Drupal 11: Using The Batch API To Process CSV Files

This is the fourth article in a series of articles about the Batch API in Drupal. The Batch API is a system in Drupal that allows data to be processed in small chunks in order to prevent timeout errors or memory problems.

So far in this series we have looked at creating a batch process using a form, followed by creating a batch class so that batches can be run through Drush and then using the finished state to control batch processing. All of these articles go together to form a basis of batch processing in Drupal.

In this article we will look at bringing these concepts together to perform a task that is quite common on websites, processing Comma Separated Value or CSV files, which we will do using the Drupal Batch API.

Processing CSV data is very common on the web. Whilst it is quite common to integrate with an API it is sometimes simpler to just generate a CSV file of the data you need from one system and upload it into a form on a website. Most systems will allow you to export data as a CSV file of some kind, but it's also very easy to export a CSV from commonly used programs like Excel and Google Sheets.

Processing a CSV file in PHP is quite simple, but once you reach one hundred records you will find that PHP will start to throw errors due to timeouts or memory issues. The solution is to employ the Batch API to spread the load of that processing over a number of different requests.

I have seen a few examples of batch processing CSV files and they often get things wrong by processing the entire CSV file into an array at the start of the batch process. In the examples seen here we will process the CSV using the file pointer functions built into PHP and use the finished property to inform Drupal that the file has finished processing.

The CSV File

This is the CSV file that we will use in the examples below. This CSV file contains a random text for a title in column 1, and a random sentence in column 2.

jcDBBwa4tjlCOWv,"Ille ludus paulatim quia saepius sit tincidunt."
rFm8ZPDkeyV39rt,"Conventio decet molior nisl ratis sagaciter sudo suscipit typicus venio."
v5At5x5fYL38dh8,"Magna melior odio quae."
g3Wx7mESABwh5ap,"Caecus consequat cui esse gemino gravis hendrerit nostrud probo quibus."

*PROVIDED DATA*:
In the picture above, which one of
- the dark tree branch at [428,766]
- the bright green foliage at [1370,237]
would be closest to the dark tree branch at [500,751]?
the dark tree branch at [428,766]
...
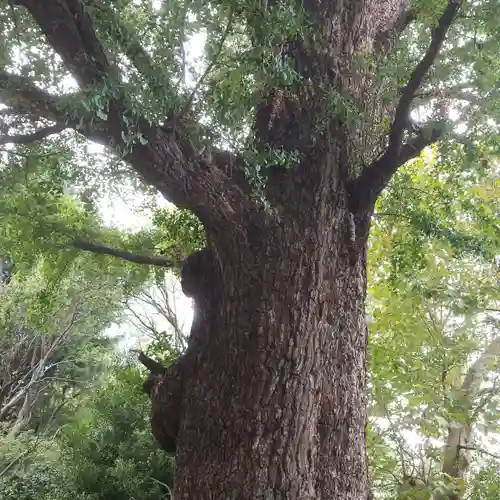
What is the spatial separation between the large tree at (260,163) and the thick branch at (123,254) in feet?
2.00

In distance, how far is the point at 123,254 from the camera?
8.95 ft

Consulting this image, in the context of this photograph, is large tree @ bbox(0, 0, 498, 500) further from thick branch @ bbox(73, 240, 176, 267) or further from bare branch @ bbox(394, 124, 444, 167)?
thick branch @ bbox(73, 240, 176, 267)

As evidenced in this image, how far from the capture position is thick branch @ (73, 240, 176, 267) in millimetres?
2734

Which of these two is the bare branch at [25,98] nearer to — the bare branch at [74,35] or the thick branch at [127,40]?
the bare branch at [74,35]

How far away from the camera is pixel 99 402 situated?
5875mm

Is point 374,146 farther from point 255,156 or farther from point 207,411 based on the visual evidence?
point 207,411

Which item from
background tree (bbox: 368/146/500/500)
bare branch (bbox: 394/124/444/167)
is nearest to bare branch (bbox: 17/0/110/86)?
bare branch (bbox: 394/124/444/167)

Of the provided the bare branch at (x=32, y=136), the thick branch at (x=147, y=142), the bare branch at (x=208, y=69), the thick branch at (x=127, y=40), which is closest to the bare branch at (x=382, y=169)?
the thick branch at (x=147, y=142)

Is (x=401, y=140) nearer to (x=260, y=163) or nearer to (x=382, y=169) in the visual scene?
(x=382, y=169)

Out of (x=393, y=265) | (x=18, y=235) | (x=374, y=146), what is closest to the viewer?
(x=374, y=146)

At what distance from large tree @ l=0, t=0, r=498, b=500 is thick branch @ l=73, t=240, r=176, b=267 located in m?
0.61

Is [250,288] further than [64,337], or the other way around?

*REQUIRED TASK 1*: List every title that appears in column 1 of the sample CSV file in the Drupal Batch API article.
*REQUIRED TASK 2*: According to the Drupal Batch API article, what causes PHP to start throwing errors once a CSV file reaches one hundred records?
Rely only on the Drupal Batch API article; the rows play no part.

*WRITTEN SOLUTION 1*: jcDBBwa4tjlCOWv, rFm8ZPDkeyV39rt, v5At5x5fYL38dh8, g3Wx7mESABwh5ap

*WRITTEN SOLUTION 2*: Timeouts or memory issues.